マッキンゼー男とボスコン女、NPOを創る 新世代リーダー 小沼大地、松島由佳
「留職」。テレビや雑誌など多くのメディアで紹介されているこの言葉に、聞き覚えがある人もいるのではないだろうか。
留職とは、企業の社員を新興国のNPOなどに一定期間派遣し、現地の社会課題の解決に挑ませるというプログラムだ。現地の貧困層への社会貢献が果たせるだけでなく、企業にとっては、グローバル人材育成、新規市場開拓などのメリットがある。2012年2月に留職を実施したパナソニックを皮切りに、13年1月から3月にかけては、NEC、テルモ、ベネッセなど6社から、10名程度の派遣が予定されている。
事業を展開しているのは、NPO法人のクロスフィールズ。共同代表を務める小沼大地さん(30)と松島由佳さん(27)が11年春に立ち上げてから、まだ2年も経っていない。
仕事を「志事」に変える
小沼さんがクロスフィールズ設立へと至ったきっかけの1つは、大学卒業後の、青年海外協力隊での活動にある。
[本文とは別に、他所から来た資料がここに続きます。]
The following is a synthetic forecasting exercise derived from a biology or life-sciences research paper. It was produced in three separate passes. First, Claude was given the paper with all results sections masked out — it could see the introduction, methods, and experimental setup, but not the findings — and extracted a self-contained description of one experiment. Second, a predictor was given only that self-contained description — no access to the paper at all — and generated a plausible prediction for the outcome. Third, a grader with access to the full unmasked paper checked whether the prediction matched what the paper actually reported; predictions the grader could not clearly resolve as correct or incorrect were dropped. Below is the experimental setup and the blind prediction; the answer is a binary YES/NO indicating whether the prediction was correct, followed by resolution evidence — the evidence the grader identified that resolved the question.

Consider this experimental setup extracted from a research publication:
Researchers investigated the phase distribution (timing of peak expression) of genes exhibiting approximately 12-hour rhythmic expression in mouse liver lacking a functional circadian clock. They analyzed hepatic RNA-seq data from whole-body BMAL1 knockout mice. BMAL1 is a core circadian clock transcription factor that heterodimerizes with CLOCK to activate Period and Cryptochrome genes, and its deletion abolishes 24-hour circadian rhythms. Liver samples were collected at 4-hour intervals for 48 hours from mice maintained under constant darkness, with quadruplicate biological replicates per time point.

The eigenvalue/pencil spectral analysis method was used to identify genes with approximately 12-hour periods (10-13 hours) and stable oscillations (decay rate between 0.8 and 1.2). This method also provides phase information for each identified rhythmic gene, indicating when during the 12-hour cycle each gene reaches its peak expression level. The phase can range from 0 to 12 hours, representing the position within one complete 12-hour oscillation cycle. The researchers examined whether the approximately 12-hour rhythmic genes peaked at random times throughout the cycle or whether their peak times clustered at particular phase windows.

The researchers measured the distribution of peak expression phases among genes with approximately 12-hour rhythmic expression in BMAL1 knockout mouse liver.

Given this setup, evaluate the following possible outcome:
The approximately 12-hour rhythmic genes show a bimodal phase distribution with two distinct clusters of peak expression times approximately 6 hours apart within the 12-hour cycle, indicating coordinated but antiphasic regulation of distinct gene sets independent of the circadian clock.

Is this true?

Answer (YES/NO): NO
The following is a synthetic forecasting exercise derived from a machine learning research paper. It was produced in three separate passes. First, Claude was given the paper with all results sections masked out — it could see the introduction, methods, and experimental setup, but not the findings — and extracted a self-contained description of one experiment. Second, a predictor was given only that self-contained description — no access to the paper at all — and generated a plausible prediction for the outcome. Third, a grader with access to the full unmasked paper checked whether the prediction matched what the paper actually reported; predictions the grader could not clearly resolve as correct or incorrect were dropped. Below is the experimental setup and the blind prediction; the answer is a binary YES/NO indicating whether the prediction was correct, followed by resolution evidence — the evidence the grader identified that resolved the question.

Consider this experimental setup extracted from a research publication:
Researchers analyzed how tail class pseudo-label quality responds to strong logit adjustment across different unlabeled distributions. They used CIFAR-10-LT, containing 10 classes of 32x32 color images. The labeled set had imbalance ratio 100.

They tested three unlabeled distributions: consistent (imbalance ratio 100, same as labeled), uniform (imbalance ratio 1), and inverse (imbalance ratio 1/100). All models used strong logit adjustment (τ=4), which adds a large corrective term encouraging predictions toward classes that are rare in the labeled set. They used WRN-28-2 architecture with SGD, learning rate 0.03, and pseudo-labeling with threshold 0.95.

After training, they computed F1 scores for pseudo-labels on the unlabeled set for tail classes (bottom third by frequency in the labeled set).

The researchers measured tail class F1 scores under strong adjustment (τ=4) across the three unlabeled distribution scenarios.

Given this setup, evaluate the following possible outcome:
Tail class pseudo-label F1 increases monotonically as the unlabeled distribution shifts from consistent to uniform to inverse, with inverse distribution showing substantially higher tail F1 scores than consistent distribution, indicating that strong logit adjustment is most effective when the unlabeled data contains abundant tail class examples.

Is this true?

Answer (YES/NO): YES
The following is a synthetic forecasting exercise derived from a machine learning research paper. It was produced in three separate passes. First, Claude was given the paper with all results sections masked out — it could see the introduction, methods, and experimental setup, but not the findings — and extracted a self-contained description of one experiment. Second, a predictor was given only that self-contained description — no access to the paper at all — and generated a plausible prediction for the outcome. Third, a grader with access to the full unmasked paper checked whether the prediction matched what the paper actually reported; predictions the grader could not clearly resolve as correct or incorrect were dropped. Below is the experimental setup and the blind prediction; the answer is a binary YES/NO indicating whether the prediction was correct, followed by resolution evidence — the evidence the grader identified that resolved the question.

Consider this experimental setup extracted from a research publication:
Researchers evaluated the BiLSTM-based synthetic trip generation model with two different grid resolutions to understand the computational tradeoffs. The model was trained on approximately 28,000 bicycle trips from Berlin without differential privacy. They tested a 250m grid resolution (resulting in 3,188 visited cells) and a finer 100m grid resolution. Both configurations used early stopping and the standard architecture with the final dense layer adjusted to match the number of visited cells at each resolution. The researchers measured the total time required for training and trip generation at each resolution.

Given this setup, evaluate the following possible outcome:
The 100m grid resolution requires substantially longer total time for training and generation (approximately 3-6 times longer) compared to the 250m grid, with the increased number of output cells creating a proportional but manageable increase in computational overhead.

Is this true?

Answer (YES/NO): NO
派遣された中東シリアのNPOで、さまざまな出会いの中から、留職の構想につながる芽のようなものを得ることができた。
ところが協力隊の任期の後半に、ある試練が待っていた。小沼さんの協力隊でのミッションは「環境教育」だったのだが、配属されていたはずの機関に環境分野の活動はすでになく、「おまえはいったい誰だ?」と言われてしまったのだ。そこから紆余曲折があり、最終的には半ばその機関をクビになるという窮地に立たされた。
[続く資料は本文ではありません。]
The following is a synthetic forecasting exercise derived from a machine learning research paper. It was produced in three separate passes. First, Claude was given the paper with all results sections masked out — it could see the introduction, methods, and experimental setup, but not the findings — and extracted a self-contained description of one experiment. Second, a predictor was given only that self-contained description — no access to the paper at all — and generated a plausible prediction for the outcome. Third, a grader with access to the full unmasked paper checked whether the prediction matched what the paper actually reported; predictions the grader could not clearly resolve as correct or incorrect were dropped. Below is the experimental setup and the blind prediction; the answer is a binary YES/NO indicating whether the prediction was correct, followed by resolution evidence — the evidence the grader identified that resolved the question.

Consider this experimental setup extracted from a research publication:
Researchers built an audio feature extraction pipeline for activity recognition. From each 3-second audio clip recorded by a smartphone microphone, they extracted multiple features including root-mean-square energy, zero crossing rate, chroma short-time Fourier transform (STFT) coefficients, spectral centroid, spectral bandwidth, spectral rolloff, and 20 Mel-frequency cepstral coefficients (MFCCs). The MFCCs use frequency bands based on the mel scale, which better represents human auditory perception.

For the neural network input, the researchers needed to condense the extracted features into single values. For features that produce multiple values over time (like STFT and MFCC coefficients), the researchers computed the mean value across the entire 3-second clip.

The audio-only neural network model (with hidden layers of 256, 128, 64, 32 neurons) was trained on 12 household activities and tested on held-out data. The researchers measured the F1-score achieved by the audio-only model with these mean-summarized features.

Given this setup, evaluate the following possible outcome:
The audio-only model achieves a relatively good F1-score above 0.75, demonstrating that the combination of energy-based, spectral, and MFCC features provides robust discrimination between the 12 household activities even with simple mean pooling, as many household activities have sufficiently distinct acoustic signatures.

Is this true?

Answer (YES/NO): YES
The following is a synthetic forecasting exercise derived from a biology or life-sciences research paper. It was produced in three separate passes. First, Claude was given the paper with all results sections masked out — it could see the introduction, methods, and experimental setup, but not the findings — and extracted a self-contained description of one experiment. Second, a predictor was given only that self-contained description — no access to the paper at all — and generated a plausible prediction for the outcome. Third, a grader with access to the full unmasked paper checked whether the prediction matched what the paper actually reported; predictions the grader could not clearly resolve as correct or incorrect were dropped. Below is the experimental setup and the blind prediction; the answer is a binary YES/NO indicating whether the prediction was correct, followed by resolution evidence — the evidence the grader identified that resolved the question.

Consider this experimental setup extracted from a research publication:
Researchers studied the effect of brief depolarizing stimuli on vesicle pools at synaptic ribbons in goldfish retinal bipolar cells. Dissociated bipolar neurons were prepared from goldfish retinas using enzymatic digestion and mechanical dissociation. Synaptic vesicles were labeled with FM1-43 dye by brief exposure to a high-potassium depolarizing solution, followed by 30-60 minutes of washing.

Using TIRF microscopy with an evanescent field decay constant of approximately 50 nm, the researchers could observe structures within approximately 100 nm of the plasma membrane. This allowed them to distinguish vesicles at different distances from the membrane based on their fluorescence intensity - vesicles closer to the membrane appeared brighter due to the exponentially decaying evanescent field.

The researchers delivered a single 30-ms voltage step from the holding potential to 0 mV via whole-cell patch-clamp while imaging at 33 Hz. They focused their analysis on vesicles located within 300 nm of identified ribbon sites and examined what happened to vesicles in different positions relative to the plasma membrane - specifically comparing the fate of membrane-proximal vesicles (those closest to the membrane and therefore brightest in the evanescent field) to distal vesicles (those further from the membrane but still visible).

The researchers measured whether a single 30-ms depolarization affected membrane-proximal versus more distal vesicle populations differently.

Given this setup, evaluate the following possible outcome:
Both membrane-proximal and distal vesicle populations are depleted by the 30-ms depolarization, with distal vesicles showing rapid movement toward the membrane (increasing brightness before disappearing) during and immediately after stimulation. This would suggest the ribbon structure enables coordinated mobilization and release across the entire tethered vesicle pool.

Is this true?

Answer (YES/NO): NO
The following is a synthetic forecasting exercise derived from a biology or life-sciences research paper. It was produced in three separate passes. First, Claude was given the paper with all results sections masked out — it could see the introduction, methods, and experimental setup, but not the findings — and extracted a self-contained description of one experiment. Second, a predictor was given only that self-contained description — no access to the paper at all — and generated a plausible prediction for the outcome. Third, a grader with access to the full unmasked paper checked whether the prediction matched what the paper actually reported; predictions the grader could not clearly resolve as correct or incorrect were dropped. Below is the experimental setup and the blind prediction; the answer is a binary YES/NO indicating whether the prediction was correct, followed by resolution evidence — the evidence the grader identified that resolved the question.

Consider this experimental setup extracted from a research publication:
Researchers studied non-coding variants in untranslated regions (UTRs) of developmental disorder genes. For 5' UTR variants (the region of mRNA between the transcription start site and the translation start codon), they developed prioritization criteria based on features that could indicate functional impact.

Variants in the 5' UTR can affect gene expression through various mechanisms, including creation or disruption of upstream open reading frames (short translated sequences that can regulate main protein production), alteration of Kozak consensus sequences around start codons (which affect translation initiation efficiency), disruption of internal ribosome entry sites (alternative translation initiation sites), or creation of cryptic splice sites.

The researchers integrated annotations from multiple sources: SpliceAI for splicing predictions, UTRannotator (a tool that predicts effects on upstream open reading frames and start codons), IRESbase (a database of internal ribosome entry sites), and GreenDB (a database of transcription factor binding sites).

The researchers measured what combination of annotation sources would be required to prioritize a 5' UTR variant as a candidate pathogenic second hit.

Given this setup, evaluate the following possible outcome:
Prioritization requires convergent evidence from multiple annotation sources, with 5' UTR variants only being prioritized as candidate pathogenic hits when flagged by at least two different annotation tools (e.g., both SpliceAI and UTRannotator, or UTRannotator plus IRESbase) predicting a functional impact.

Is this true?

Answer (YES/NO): NO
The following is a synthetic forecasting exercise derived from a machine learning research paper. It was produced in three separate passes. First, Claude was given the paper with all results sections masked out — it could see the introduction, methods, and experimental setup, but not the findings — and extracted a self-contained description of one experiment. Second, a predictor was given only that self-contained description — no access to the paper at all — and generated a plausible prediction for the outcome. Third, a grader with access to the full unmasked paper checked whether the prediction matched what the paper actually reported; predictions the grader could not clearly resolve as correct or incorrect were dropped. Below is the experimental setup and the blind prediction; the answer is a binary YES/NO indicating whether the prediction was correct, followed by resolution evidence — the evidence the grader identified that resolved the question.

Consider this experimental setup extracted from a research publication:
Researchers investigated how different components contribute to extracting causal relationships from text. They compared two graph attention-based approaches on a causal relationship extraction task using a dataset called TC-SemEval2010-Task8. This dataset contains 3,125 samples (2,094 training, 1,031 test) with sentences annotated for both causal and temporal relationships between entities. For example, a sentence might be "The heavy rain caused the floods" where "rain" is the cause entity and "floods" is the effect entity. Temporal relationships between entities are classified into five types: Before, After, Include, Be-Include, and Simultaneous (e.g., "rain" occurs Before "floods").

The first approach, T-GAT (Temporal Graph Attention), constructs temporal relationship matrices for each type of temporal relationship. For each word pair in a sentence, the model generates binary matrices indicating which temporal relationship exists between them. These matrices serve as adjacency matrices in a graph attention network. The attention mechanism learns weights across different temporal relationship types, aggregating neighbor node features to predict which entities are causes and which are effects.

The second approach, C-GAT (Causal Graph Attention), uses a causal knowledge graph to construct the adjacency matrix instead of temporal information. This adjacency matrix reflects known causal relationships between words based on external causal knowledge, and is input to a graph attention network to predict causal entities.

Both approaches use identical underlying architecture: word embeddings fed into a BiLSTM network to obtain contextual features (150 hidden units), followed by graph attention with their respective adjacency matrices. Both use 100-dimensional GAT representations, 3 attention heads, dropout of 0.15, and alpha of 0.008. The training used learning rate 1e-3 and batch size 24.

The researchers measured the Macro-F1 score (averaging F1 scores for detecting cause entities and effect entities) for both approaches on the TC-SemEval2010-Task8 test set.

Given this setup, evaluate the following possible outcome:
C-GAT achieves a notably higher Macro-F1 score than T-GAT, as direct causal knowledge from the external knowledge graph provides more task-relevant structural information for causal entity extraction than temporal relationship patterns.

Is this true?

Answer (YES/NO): NO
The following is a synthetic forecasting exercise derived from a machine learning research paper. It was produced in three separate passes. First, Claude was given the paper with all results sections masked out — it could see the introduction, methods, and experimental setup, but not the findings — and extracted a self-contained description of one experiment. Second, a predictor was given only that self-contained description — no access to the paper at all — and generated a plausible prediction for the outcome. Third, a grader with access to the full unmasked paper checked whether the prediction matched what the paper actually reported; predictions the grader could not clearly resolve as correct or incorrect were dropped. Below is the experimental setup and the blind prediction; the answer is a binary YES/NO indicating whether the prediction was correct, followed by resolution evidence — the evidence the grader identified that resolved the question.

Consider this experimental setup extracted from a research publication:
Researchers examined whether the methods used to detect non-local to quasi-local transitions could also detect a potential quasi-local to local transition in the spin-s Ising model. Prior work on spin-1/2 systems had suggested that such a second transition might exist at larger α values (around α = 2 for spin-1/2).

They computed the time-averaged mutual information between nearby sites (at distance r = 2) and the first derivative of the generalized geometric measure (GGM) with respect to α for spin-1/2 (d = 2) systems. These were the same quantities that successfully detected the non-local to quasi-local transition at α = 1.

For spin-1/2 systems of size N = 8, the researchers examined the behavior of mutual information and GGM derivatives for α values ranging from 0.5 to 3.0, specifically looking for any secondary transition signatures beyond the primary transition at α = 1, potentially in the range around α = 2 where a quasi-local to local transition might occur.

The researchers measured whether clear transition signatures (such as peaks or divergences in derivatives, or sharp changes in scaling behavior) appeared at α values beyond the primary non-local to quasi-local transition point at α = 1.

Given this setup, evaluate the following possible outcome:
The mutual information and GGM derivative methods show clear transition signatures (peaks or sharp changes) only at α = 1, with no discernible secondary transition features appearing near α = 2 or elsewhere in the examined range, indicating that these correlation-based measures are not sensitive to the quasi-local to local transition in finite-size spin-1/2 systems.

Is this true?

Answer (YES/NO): YES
そこで小沼さんは、「ならば」とシリアで就職活動を始めた。自分で作った企画書を持って民間企業や政府系機関を歩き回り、共に環境教育に取り組んでくれる組織を探したのだ。結果、首都ダマスカスの環境局に採用され、そこで現地の小中学生向けの環境教育プロジェクトに約半年間取り組んだ。
試行錯誤の末に作り上げたプロジェクトは成果を上げ、後続の隊員が派遣されるまでになった。このとき経験したやりがいと達成感は、当時学生だった小沼さんが、働くことの意味を定義づけるようなものになった。
しかし、その後帰国した小沼さんはショックを受ける。先に就職した大学の仲間たちの目の輝きが鈍っているように見えたからだ。